Dean Kluss, a Wright County supervisor who has been a frequent critic of Summit’s pipeline permit process, said he is unsure whether he would support blocking building permits for the capture facilities.
Further, the ethanol plant that is part of Summit’s system in his county is within the city limits of Goldfield and would be subject to that town’s requirements, Kluss said. Goldfield Mayor Gabe Fiscus declined to comment for this article.
Summit objection spurred idea
In August, Summit applied for a building permit in Hardin County to construct a capture facility at the Pine Lake Corn Processors ethanol plant near Steamboat Rock.
The county has participated heavily in an ongoing evidentiary hearing for Summit’s hazardous liquid pipeline permit request with the Iowa Utilities Board. Hardin County officials have sought to preserve their permitting authority and other local powers, said Meyer, the county attorney.
To that end, the county submitted the building permit application as evidence during the hearing to show Summit must still seek some permission from counties for its project despite the federal court ruling about siting ordinances.

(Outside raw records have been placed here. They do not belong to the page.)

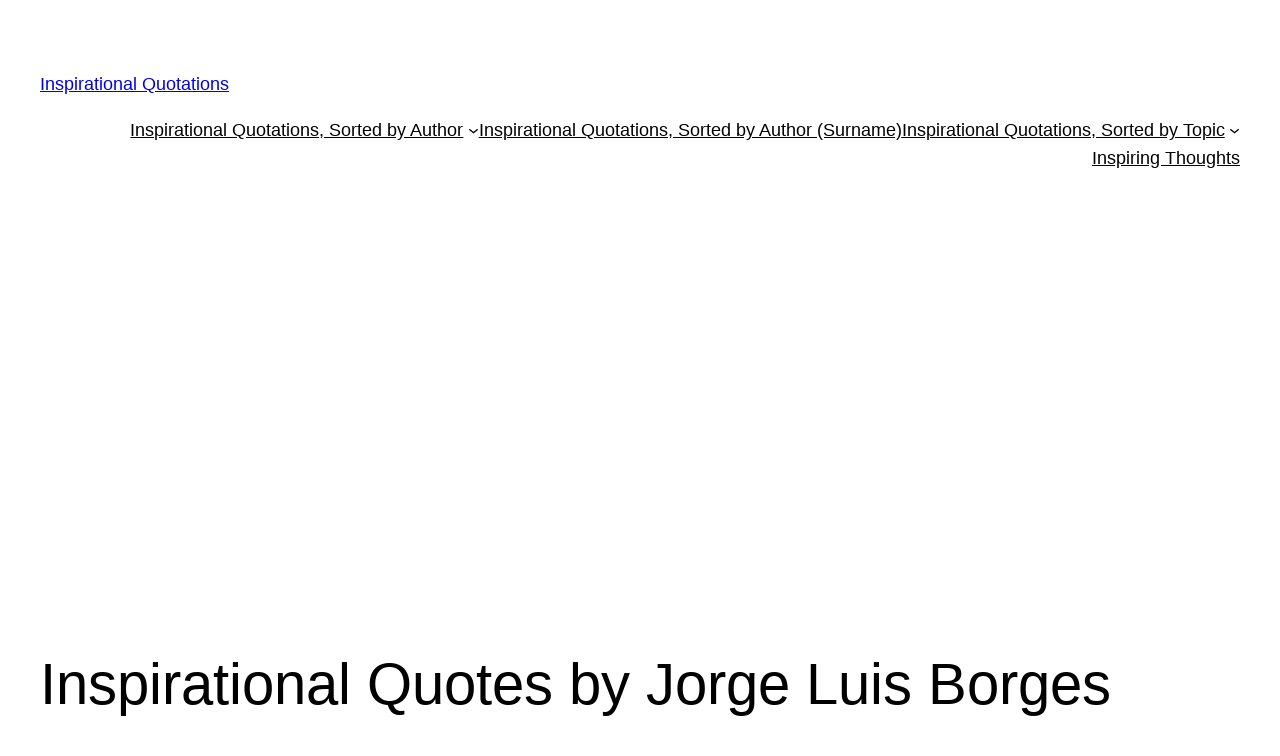

--- FILE ---
content_type: text/html; charset=utf-8
request_url: https://www.google.com/recaptcha/api2/aframe
body_size: 268
content:
<!DOCTYPE HTML><html><head><meta http-equiv="content-type" content="text/html; charset=UTF-8"></head><body><script nonce="d_UhX0p__FxFkCwqeYzRkQ">/** Anti-fraud and anti-abuse applications only. See google.com/recaptcha */ try{var clients={'sodar':'https://pagead2.googlesyndication.com/pagead/sodar?'};window.addEventListener("message",function(a){try{if(a.source===window.parent){var b=JSON.parse(a.data);var c=clients[b['id']];if(c){var d=document.createElement('img');d.src=c+b['params']+'&rc='+(localStorage.getItem("rc::a")?sessionStorage.getItem("rc::b"):"");window.document.body.appendChild(d);sessionStorage.setItem("rc::e",parseInt(sessionStorage.getItem("rc::e")||0)+1);localStorage.setItem("rc::h",'1765101249085');}}}catch(b){}});window.parent.postMessage("_grecaptcha_ready", "*");}catch(b){}</script></body></html>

A Summit attorney objected to the evidence, in part arguing that it is irrelevant to the company’s permit request with the IUB.

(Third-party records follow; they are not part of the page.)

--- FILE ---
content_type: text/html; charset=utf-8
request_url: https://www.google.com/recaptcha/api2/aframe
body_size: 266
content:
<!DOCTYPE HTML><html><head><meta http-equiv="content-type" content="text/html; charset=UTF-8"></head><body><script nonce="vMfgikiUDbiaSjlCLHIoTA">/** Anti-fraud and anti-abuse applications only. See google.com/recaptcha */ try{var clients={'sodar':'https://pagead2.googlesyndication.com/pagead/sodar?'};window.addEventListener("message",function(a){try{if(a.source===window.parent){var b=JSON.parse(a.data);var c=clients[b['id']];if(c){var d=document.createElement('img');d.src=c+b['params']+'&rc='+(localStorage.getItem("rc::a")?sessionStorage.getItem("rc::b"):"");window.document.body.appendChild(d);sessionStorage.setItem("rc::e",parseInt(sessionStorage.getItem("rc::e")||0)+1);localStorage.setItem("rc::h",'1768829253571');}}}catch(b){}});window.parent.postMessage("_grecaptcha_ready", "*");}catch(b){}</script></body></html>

“That objection lingered in my mind, causing me to give closer attention to the permitting of and jurisdiction over this capture facility and such facilities in general,” Meyer said. “Safe to say, local authority over the actual CO2 capture facilities appears to have been overlooked until now.”
He said it’s unclear yet whether his county’s supervisors would use that authority to block a capture facility. Hardin is in the path of two carbon dioxide proposals — by Summit and by Navigator CO2 — and some of its landowners have been among the most vocal opponents of the projects.
The county is also the home of Summit Agricultural Group, which spawned Summit Carbon Solutions and its project.
A Summit spokesperson did not respond to a request to comment for this article.
Summit’s permit hearing before the utilities board recently finished its fifth week, which focused on landowners who are subject to eminent domain requests.
The company is seeking forced easements from unwilling landowners for about a quarter of its route in Iowa, which includes more than 900 separate parcels of land. The easements would allow Summit to build and operate its pipeline system on land it doesn’t own.
The board had said it hoped to conclude hearing testimony by the end of next week, but a significant number of landowners have yet to testify.
On Thursday, there was time for just nine of the 20 scheduled witnesses. Next week, more than 50 landowners are scheduled to testify over the course of three days, and the schedule doesn’t include all of the remaining landowners.
The hearing is set to resume at 8 a.m. on Tuesday.